Kaynak Metin ->
Oblomovluk nedir? – Emrah Motuğan

“Yüzyıllar yüzyılları izliyor ve yarım milyon tembel mıymıntı insan büyük bir uyuşukluk içinde pinekleyip duruyor.” GOGOL

Goncarov 1849’da yazdığı bu romanda çağımızın toplumsal hastalığını tanıtıyor bizlere yani Oblomovluğu.

Oblomov’u okumaya başladığınızda pek çok şeyin romanda yer almasa da olur diyebileceğiniz yerler bulacaksınız ama romanı okumayı sürdürdüğünüzde romanda çizilmeye çalışılan dünyanın içine girecek yazarın anlattığı her olayın her ayrıntının neden-sonuç ilişkisi içinde gerekliliğini ve doğallığını kabul edecek kendinizi kahramanlardan biri olarak görecek ve başka türlü olamayacağını hissedeceksiniz. Romanı okuyup bitirdikten sonra yazarın sizi alıp götürmek istediği dünyanın içindeyken size yakın gelen tıpkı sizin yaşadıklarınızın alışkanlıklarınızın sizle Oblomov arasındaki benzerliklerin farkına varacak düşünce dünyanıza yeni şeyler eklendiğini ve sizde izler bıraktığını görecek hatta bazı sayfaları tekrar tekrar okuyup üzerinde düşünmeye tartışmaya iç dünyanızda hesaplaşmaya başladığınızı göreceksiniz. İşte bu romanın belki en sıkıcı yanı olan ayrıntıların böylesine bir albenisi ve cazibesi var. Goncarov’u diğer yazarlardan ayıran da bu özelliği. Hayatı bu şekilde yansıtabilmek ayrı bir yetenek işi. Goncarov yeteneğini nereye harcamış neyi anlatmada kullanmış ? Bu sorunun yanıtı romana seçilen konunun kendisidir aslında.

Goncarov romanında kendisine dar bir alan seçmiş Oblomov denilen temiz yürekli bir tembelin divanında nasıl yatıp durduğunu ne dostluğun ne aşkın ne de herhangi bir şeyin bu tembelde en ufak bir kıpırdanma yaratamaması gibi.

Goncarov’un romanı gerçekten de fazlasıyla uzun bir roman. Bu konu başka bir yazarın elinde olsa 40 -50 sayfalık eğlenceli bir öyküye dönüşebilirdi. Ama Goncarov bambaşka bir şekilde ele almış konuyu. Dikkatini çeken bir konunun üzerine gidip yakasını bırakmamış onu sonuna kadar nedenlerini ortaya çıkarana kadar irdelemiş 2. olaylarla bağlarını kurmaya çalışmış.

Alıştırma -> Oblomovluk üzerine yazıda "Goncarov'un romanı gerçekten de" diye başlayan paragrafı, ana bilgilerini koruyarak kısa bir madde listesine dönüştürün.

(Bir veri kaynağından alınan öğeler)
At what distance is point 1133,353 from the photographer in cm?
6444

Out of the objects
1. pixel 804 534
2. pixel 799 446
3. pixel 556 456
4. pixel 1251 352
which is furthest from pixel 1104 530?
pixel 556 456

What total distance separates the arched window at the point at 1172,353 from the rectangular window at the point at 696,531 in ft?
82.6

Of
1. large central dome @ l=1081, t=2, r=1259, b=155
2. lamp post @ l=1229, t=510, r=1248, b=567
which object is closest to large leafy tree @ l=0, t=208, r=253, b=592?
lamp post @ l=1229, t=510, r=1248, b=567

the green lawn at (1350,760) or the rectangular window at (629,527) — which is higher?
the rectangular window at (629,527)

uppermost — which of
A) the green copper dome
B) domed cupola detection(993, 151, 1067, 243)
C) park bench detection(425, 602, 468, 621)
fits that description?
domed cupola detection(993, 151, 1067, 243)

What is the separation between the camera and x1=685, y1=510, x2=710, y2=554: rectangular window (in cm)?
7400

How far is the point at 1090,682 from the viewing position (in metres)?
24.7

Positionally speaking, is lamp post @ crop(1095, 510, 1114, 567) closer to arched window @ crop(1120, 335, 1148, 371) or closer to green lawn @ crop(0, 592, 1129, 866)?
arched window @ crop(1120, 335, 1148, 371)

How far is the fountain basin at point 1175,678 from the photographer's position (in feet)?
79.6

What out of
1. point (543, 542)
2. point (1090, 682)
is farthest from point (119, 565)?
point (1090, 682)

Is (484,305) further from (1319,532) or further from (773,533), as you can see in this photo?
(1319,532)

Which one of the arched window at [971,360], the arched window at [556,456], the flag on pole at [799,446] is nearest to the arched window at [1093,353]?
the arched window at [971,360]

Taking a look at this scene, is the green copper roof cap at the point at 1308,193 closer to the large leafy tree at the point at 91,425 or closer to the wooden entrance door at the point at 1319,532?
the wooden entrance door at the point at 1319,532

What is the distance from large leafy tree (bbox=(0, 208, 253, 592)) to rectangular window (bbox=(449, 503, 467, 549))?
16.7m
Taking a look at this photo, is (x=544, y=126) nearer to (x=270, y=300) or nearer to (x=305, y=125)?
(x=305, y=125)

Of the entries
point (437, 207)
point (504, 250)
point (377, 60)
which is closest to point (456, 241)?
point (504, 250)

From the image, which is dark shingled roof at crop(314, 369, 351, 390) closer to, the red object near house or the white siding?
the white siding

Görev Çıktısı ->
- Goncarov'un romanı oldukça uzundur.
- Aynı konu başka bir yazarın elinde 40-50 sayfalık eğlenceli bir öyküye dönüşebilirdi.
- Goncarov ise konuyu bambaşka bir biçimde ele almıştır. Dikkatini çeken konunun peşini bırakmamış, nedenlerini ortaya çıkarana dek irdelemiş ve olaylarla bağlarını kurmaya çalışmıştır.